● **Work instruction**
Quote the rows verbatim, from the first one through the row containing "Hurley Bucket Hat", and leave the pictures out of your answer.

BEGIN

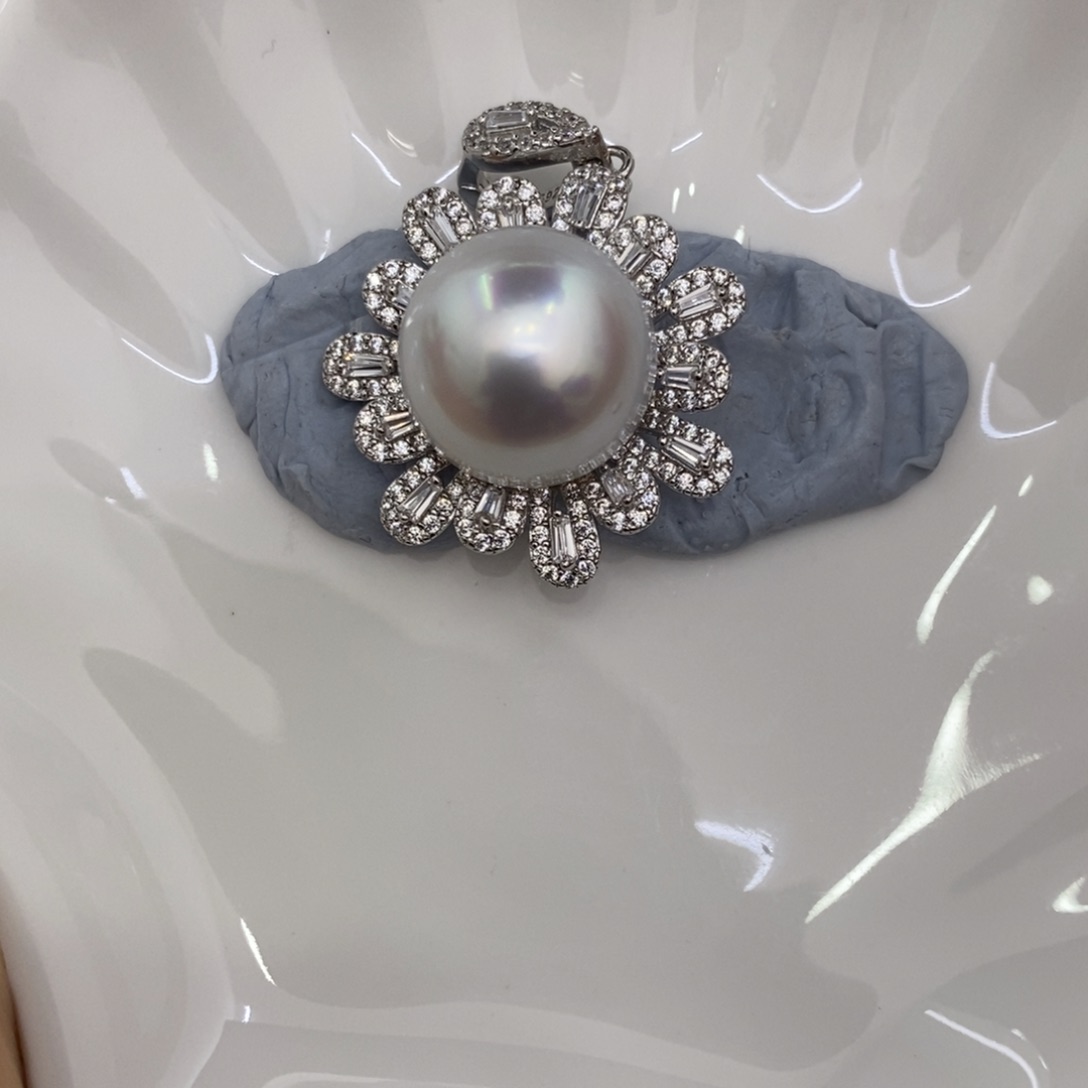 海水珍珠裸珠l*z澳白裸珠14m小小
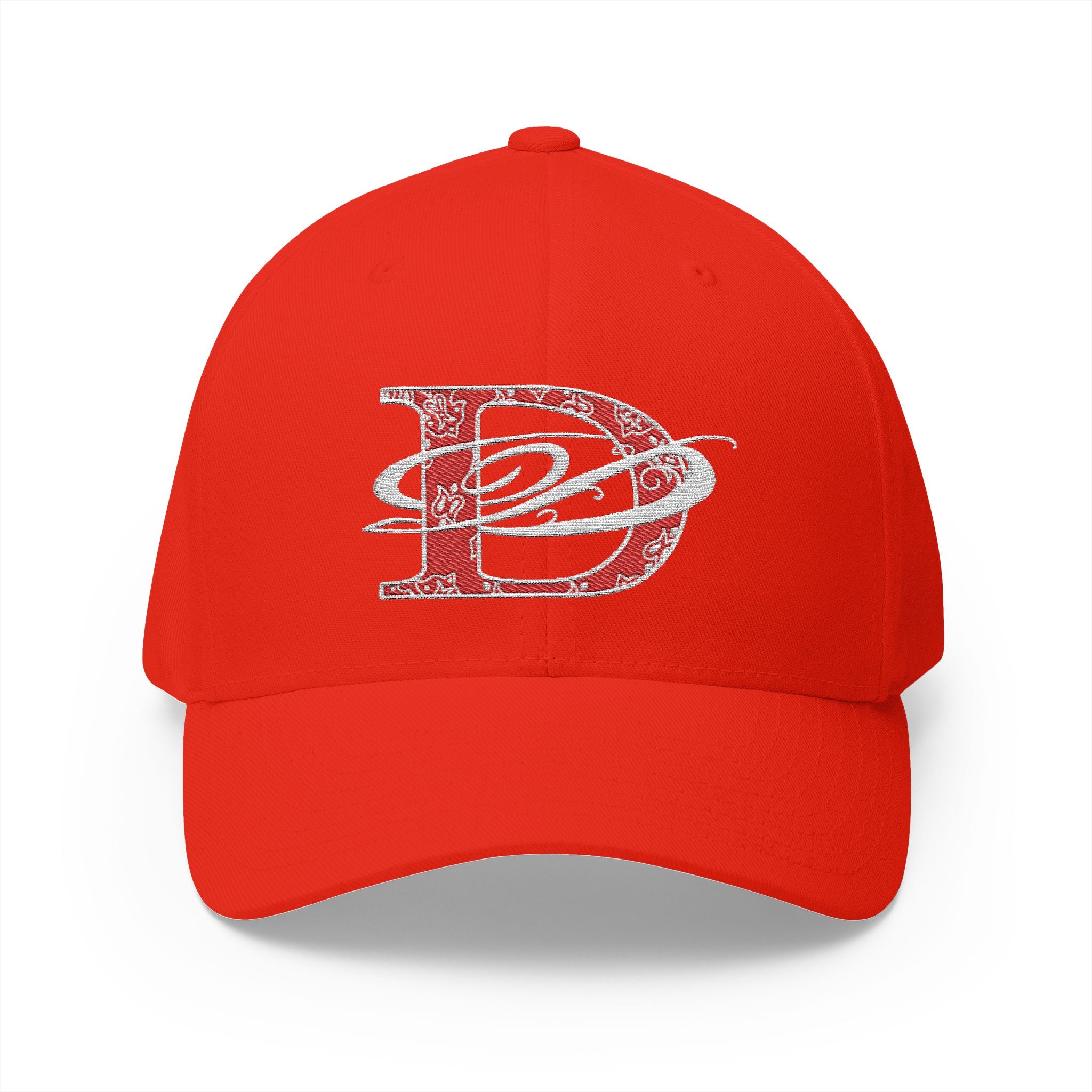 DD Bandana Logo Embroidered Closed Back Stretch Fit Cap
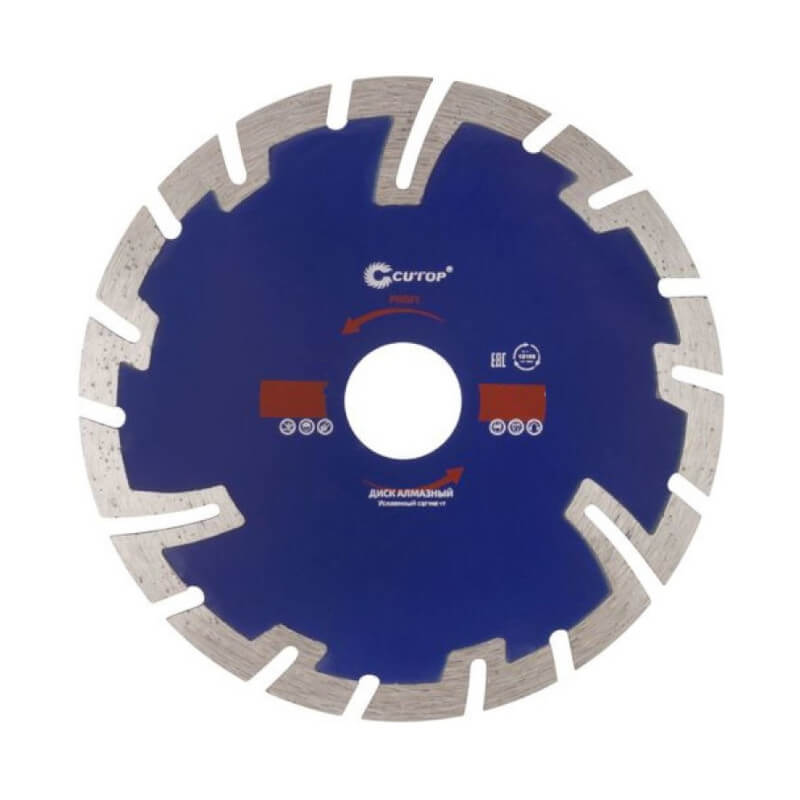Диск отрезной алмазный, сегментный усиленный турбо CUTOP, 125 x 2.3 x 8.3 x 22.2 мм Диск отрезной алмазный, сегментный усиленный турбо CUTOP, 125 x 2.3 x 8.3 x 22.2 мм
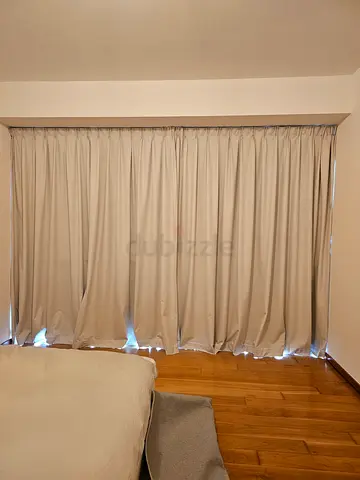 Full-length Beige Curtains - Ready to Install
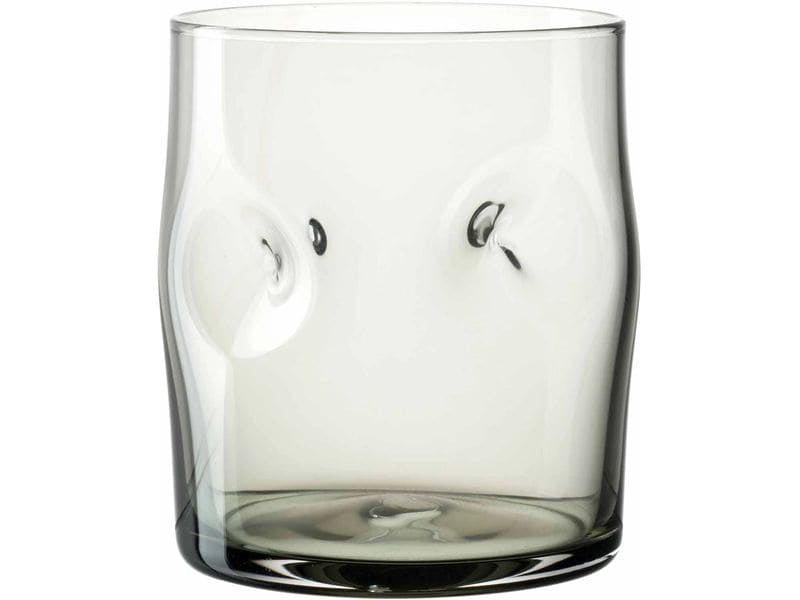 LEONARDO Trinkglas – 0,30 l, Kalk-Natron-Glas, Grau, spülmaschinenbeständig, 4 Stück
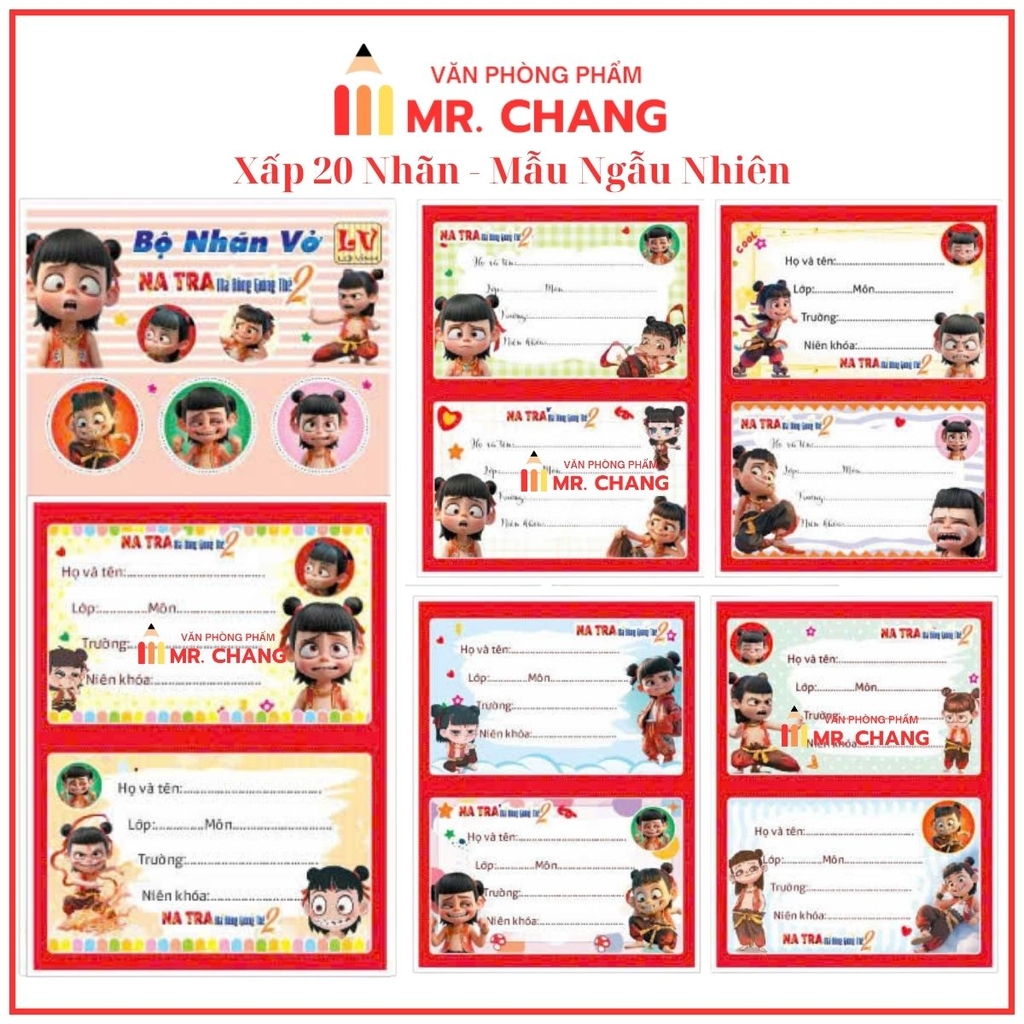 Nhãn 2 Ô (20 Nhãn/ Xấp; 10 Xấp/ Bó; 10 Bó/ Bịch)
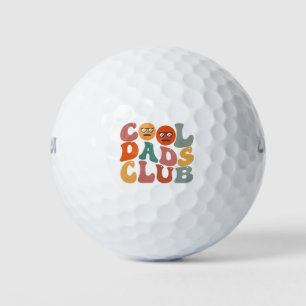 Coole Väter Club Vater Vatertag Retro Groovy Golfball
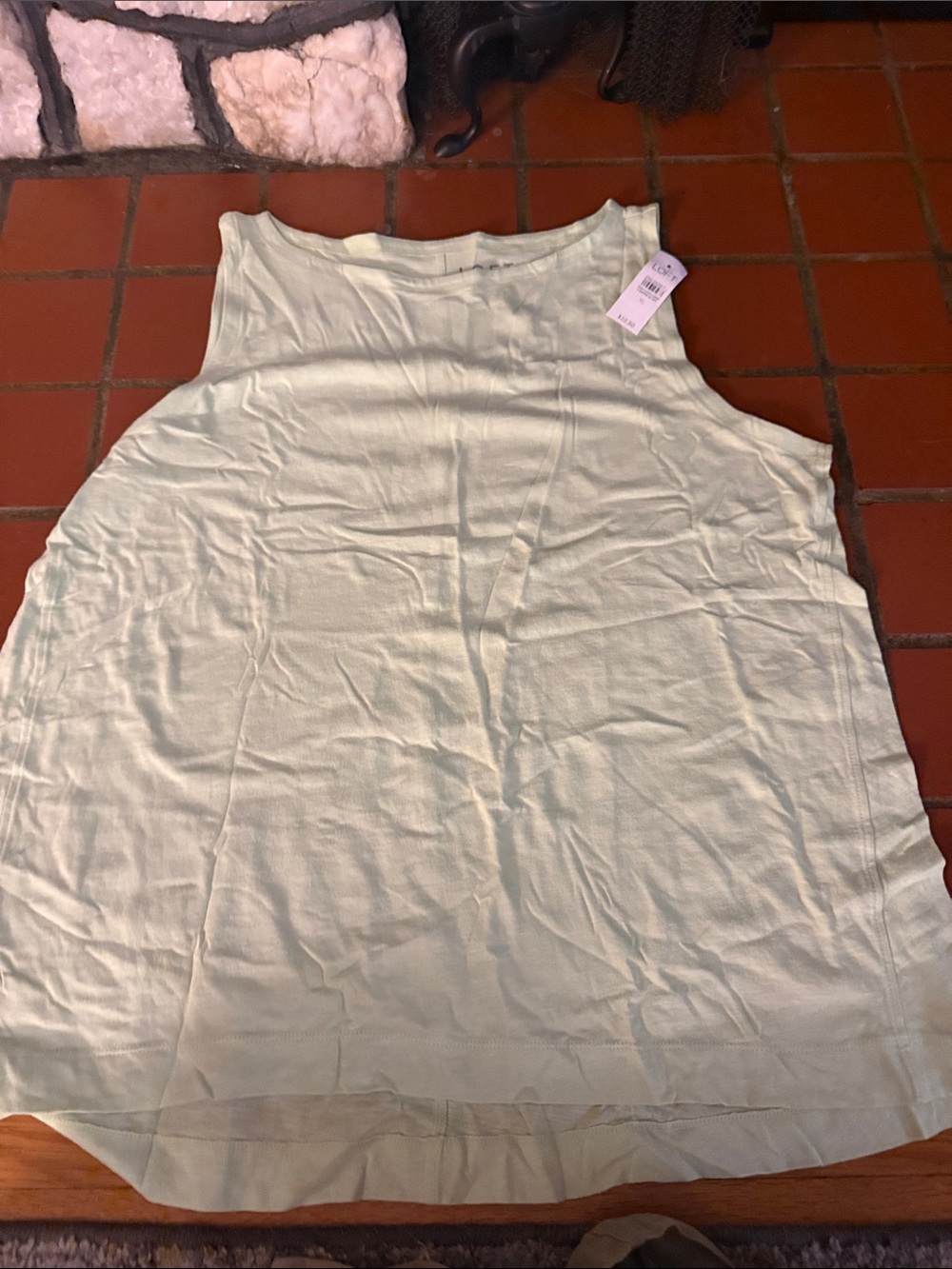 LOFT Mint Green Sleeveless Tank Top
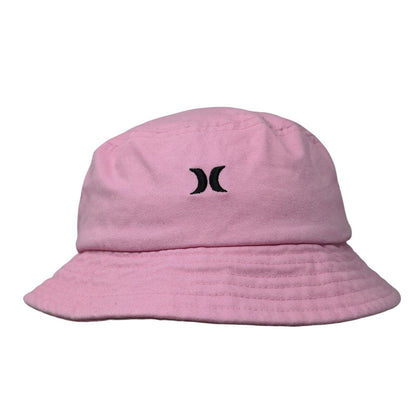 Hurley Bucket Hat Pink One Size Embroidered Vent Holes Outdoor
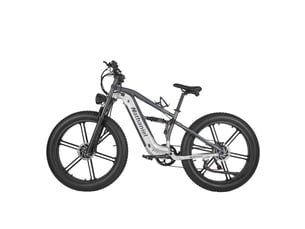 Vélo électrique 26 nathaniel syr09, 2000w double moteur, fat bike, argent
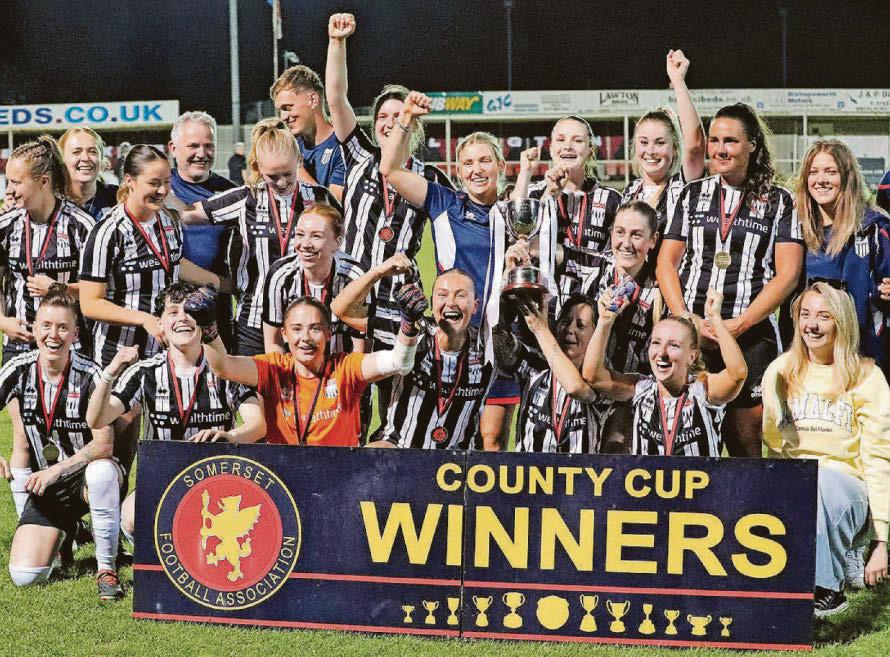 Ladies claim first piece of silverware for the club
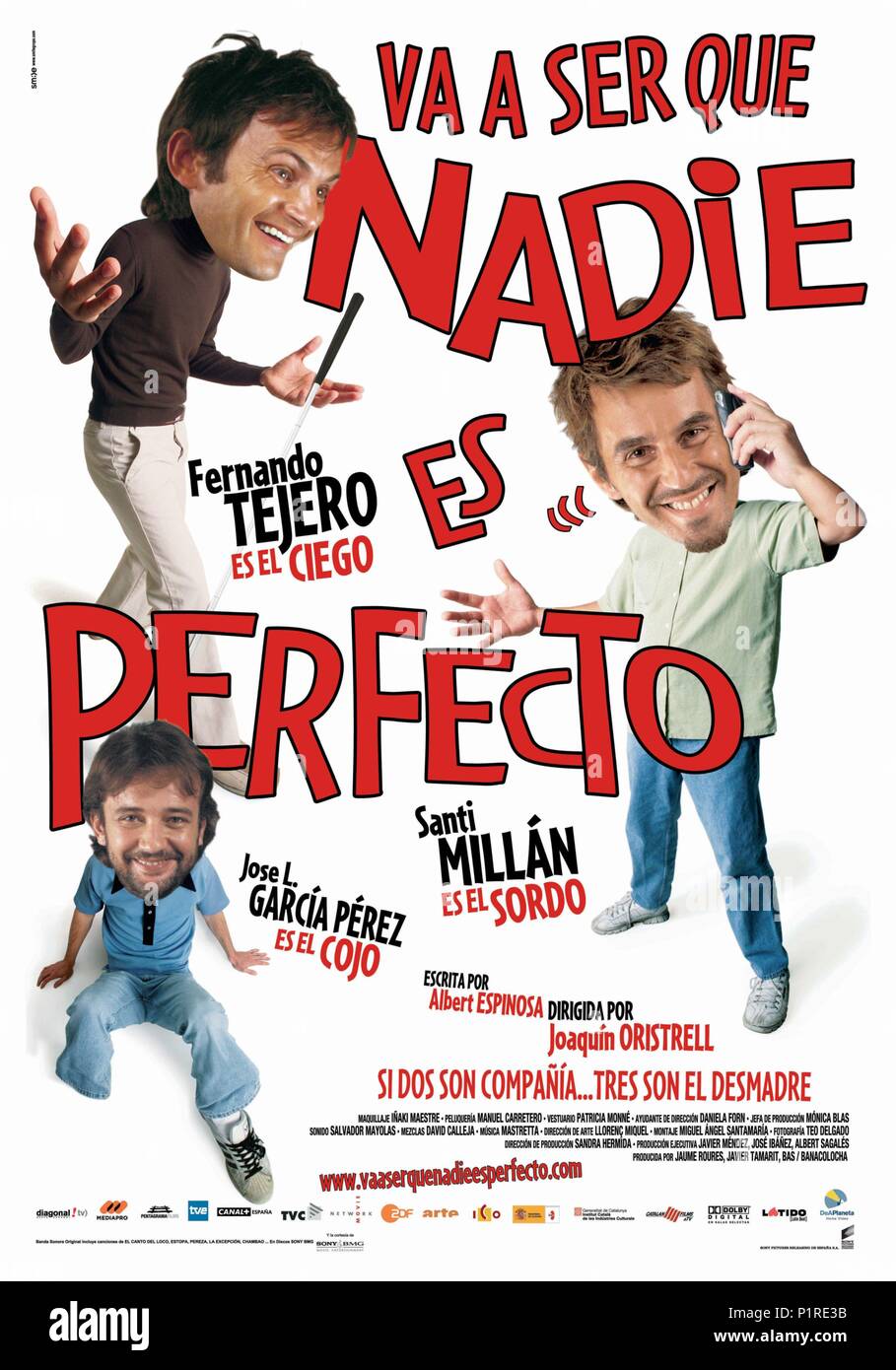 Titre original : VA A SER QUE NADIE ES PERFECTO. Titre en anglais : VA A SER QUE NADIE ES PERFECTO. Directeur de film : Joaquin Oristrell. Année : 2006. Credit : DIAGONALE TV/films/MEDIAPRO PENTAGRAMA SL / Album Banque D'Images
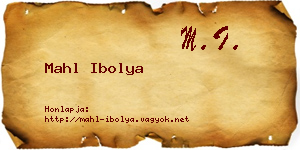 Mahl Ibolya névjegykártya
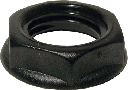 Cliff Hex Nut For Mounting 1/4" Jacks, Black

END

● **Problem solution**
 海水珍珠裸珠l*z澳白裸珠14m小小
 DD Bandana Logo Embroidered Closed Back Stretch Fit Cap
Диск отрезной алмазный, сегментный усиленный турбо CUTOP, 125 x 2.3 x 8.3 x 22.2 мм Диск отрезной алмазный, сегментный усиленный турбо CUTOP, 125 x 2.3 x 8.3 x 22.2 мм
 Full-length Beige Curtains - Ready to Install
 LEONARDO Trinkglas – 0,30 l, Kalk-Natron-Glas, Grau, spülmaschinenbeständig, 4 Stück
 Nhãn 2 Ô (20 Nhãn/ Xấp; 10 Xấp/ Bó; 10 Bó/ Bịch)
 Coole Väter Club Vater Vatertag Retro Groovy Golfball
 LOFT Mint Green Sleeveless Tank Top
 Hurley Bucket Hat Pink One Size Embroidered Vent Holes Outdoor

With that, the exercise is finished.